FMP AudioLabs
C8

Harmonic–Percussive Separation (HPS)


Following Section 8.1.1 of [Müller, FMP, Springer 2015], we cover in this notebook a basic approach for separating a signal into a harmonic and a percussive component. This approach was originally introduced by Derry FitzGerald:

  • Derry FitzGerald: Harmonic/Percussive Separation Using Median Filtering. Proceedings of the International Conference on Digital Audio Effects (DAFx), Graz, Austria, 2010, pp. 246–253.
    Bibtex

Harmonic and Percussive Sounds

Musical sounds can comprise a wide range of sound components with different acoustic qualities. In particular, we consider two broad categories of sounds: harmonic sounds and percussive sounds.
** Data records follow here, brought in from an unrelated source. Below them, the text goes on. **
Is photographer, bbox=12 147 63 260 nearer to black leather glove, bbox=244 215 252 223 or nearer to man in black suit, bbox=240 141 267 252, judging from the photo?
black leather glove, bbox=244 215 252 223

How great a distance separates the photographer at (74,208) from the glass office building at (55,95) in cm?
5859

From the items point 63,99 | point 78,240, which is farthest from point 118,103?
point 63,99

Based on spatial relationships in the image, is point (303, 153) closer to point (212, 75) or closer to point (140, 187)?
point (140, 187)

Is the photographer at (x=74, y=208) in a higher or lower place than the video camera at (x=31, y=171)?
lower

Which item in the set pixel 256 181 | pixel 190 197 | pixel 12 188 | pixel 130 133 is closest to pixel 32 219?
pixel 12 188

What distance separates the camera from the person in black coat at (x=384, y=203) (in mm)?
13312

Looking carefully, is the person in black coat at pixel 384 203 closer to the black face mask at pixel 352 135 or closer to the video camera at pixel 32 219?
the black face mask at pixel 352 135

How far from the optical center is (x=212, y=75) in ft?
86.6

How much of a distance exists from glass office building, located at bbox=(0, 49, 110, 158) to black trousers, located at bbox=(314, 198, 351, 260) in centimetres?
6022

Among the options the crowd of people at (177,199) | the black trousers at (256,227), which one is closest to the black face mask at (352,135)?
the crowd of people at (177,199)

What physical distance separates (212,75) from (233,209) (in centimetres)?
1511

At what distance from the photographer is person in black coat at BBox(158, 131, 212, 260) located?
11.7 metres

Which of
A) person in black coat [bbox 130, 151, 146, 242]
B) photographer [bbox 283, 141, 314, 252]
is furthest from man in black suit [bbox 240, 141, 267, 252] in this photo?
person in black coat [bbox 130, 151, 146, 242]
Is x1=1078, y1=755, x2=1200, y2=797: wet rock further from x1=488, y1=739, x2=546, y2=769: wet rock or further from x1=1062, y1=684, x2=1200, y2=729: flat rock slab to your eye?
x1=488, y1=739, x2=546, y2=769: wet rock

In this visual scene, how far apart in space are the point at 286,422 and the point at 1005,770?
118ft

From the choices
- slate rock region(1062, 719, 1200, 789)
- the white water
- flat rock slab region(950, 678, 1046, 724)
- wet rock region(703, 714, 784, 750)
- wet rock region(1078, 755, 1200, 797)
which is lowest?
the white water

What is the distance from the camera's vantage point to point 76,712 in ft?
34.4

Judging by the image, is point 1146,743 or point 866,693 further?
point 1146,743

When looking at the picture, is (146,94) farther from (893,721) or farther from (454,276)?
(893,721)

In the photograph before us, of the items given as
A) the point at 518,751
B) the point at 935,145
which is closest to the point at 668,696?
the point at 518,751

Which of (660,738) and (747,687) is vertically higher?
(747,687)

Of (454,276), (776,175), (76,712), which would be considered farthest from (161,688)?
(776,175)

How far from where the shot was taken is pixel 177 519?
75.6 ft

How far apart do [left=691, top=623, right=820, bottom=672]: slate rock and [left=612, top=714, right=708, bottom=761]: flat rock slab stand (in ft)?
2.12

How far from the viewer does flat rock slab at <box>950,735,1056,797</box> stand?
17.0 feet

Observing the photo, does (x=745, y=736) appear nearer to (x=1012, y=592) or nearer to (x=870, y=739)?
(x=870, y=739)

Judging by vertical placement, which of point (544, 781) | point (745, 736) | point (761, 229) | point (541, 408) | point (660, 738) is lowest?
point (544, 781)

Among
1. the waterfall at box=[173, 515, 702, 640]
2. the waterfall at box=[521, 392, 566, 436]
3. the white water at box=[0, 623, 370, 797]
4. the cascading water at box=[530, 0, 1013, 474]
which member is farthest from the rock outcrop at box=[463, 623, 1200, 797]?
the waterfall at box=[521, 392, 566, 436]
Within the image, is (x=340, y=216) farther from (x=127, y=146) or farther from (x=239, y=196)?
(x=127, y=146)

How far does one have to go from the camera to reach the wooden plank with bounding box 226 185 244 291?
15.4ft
Loosely speaking, a harmonic sound is what we perceive as pitched sound, what makes us hear melodies and chords. The prototype of a harmonic sound is the acoustic realization of a sinusoid, which corresponds to a horizontal line in a spectrogram representation. The sound of a violin is another typical example of what we consider a harmonic sound. Again, most of the observed structures in the spectrogram are of horizontal nature (even though they are intermingled with noise-like components). On the other hand, a percussive sound is what we perceive as a clash, a knock, a clap, or a click. The sound of a drum stroke or a transient that occurs in the attack phase of a musical tone are further typical examples. The prototype of a percussive sound is the acoustic realization of an impulse, which corresponds to a vertical line in a spectrogram representation.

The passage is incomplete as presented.